Um es klar zu sagen – es gäbe durchaus gute Gründe für die Deutschen, sich stärker in Syrien zu engagieren: die Flüchtlingsfrage oder der Kampf gegen den IS. Von Anfang an hatte es sich Deutschland mit seiner nur bedingt kampftauglichen Armee in der Syrienfrage sehr leicht gemacht. Man unterstützte die westlichen Verbündeten ein wenig logistisch und wünschte ansonsten viel Glück. Kein Wunder, dass da mal kritisch nachgefragt wird.

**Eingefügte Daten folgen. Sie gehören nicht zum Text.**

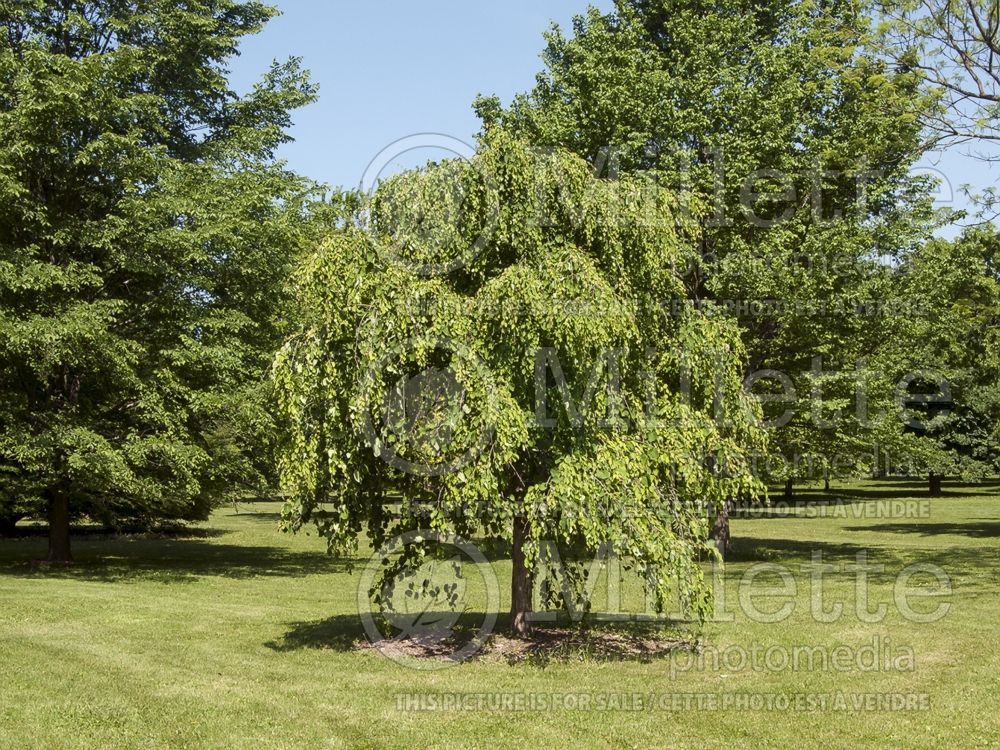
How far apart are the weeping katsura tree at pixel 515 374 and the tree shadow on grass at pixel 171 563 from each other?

Interessant ist aber, dass sich die USA unter Donald Trump immer nur dann an Verbündete erinnern, wenn es darum geht, Kosten und Lasten abzutreten – ansonsten darf sie der Präsident munter vor den Kopf stoßen. Schlimmer noch: Während unklar bleibt, wie der Westen die Krisengebiete in Afghanistan, dem Irak und eben in Syrien befrieden kann, macht sich Trump daran, mit dem Iran den nächsten Konflikt einzugehen – jenem Iran, der auch in Syrien ein gewaltiges Wörtchen mitredet. Solange die USA ihre Nahost-Politik nicht zu Ende denken, stürzt sich Deutschland nicht ins Getümmel.